READING TEXT:

· · · ·

Environmental Studies and Forestry
Impacts of long-term temperature change and variability on electricity investments
Z. Khan, G. Iyer, et al.
The paper investigates how long-term changes in temperature and its spatial-temporal variability affect electricity demand profiles, installed capacity, and capital investments in the United States. Prior work often focused on annual electricity demand or did not integrate socioeconomic evolution and multisectoral interactions. The authors aim to provide a comprehensive assessment that captures subannual (monthly, day/night, and peak) dynamics, incorporates socioeconomic drivers (population, income), and reflects competition among fuels and sectors. The study addresses key gaps by linking temperature-driven changes in heating and cooling service demands to subannual load profiles and consequent capacity expansion and investment needs, highlighting the importance of planning for peak loads rather than only annual totals.
Previous studies have shown temperature affects building energy needs and electricity systems globally and within countries. However, three main limitations recur: (1) multisector models typically use annual demands and miss subannual peak impacts; (2) econometric/empirical studies often exclude evolving socioeconomics, technology, prices, and infrastructure; and (3) power-sector tools may not capture multisectoral interactions and broader market dynamics. The literature indicates potential nontrivial investment impacts from warming, but a comprehensive, subannual, multisectoral, socioeconomic-integrated assessment at state-level granularity for the U.S. has been lacking. This study builds on and extends prior work by endogenizing subannual load responses to temperature and embedding them within a multisector modeling framework with state-level detail.

· · · ·

SUPPLIED MATERIAL:
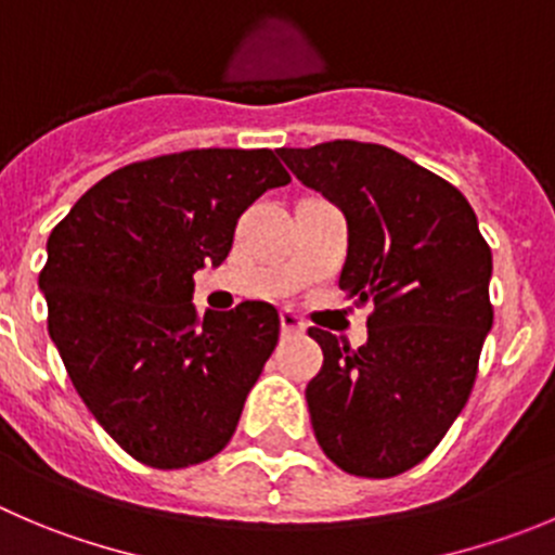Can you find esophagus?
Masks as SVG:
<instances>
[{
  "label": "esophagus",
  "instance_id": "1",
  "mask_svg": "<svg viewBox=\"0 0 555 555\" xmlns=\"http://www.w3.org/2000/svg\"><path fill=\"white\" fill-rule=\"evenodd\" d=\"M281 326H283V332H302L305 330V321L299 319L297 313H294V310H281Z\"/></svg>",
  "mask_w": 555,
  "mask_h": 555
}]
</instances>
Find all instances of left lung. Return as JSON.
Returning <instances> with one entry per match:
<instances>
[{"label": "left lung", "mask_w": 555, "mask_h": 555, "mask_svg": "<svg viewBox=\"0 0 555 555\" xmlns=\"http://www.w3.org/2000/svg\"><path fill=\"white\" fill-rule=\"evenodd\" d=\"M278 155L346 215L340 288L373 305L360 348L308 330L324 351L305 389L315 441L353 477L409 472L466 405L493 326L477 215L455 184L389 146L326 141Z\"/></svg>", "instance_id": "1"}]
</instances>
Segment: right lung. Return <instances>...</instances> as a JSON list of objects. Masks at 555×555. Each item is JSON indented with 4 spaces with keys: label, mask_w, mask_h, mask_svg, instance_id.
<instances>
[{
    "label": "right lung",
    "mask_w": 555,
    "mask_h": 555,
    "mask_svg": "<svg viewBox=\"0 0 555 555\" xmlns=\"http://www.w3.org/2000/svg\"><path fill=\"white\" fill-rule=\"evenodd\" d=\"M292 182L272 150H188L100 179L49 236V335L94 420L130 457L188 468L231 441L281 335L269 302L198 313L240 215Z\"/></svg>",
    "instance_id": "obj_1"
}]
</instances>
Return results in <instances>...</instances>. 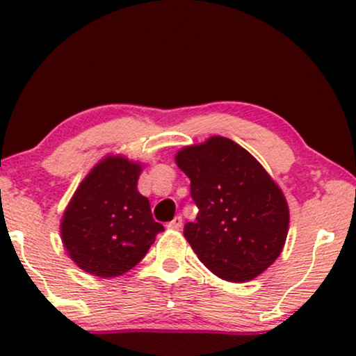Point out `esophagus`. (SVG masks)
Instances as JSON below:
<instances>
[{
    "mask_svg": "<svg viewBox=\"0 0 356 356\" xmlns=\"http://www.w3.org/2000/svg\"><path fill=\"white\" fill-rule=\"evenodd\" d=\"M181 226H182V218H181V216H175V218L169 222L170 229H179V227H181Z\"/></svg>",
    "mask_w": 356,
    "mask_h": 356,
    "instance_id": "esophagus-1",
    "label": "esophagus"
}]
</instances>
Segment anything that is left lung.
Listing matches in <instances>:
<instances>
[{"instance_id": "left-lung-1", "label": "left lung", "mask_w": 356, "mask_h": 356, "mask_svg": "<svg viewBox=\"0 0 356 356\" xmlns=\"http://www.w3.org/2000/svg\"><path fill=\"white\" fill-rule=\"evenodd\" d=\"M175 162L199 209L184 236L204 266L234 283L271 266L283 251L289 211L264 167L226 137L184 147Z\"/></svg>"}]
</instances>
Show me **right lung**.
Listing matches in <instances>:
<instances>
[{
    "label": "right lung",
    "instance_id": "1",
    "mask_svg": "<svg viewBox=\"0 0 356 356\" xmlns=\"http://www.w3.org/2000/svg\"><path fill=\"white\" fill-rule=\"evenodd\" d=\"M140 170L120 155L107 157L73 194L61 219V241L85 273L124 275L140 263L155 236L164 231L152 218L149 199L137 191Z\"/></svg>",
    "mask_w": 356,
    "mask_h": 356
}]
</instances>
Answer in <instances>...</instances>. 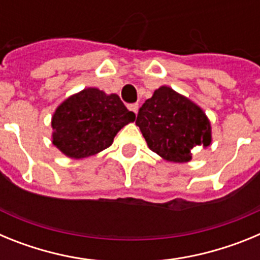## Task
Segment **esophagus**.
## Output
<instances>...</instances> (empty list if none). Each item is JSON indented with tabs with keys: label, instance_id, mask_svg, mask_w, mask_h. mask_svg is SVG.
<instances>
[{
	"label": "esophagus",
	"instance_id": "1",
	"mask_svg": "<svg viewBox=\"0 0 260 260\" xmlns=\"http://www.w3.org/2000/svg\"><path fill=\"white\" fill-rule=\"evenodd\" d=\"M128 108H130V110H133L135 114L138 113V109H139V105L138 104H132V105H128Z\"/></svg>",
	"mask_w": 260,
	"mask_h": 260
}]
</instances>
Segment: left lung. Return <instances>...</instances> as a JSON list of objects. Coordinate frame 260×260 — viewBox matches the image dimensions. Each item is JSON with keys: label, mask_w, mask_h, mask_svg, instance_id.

· · · ·

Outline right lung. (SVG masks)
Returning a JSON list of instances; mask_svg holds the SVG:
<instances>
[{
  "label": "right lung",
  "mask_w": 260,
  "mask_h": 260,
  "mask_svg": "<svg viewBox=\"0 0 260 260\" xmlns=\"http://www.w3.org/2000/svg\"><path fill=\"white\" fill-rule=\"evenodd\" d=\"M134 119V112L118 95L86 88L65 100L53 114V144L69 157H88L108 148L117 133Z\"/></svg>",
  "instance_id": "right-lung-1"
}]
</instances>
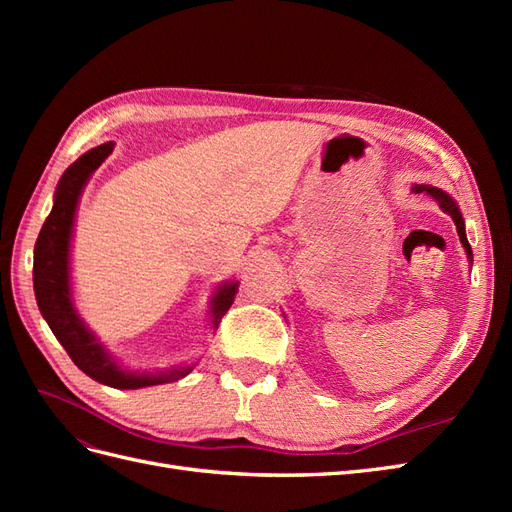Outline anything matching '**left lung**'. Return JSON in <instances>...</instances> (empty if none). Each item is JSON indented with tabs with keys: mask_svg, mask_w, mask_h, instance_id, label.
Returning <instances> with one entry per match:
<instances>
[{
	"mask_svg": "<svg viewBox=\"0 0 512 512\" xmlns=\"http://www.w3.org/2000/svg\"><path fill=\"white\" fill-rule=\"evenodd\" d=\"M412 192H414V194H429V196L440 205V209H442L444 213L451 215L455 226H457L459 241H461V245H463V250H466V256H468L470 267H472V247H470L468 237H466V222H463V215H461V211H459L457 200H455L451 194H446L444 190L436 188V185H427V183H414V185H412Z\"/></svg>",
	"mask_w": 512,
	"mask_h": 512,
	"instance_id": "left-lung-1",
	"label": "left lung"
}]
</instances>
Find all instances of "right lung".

· · · ·

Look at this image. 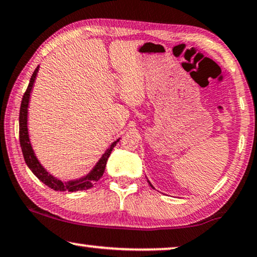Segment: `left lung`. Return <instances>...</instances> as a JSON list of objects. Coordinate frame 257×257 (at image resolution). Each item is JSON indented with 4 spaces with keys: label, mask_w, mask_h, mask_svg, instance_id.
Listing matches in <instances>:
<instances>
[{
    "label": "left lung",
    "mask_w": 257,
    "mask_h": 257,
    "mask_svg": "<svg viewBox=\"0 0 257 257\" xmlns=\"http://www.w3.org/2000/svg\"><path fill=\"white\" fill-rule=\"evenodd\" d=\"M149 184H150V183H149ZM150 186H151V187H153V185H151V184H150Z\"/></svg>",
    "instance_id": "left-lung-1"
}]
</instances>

· · · ·

THE REQUEST:
Rewrite the text on temperature change and electricity investments from "The paper investigates" to "only annual totals.", replacing "electricity demand" with "power demand" wherever it occurs.

FINAL RESULT:
The paper investigates how long-term changes in temperature and its spatial-temporal variability affect power demand profiles, installed capacity, and capital investments in the United States. Prior work often focused on annual power demand or did not integrate socioeconomic evolution and multisectoral interactions. The authors aim to provide a comprehensive assessment that captures subannual (monthly, day/night, and peak) dynamics, incorporates socioeconomic drivers (population, income), and reflects competition among fuels and sectors. The study addresses key gaps by linking temperature-driven changes in heating and cooling service demands to subannual load profiles and consequent capacity expansion and investment needs, highlighting the importance of planning for peak loads rather than only annual totals.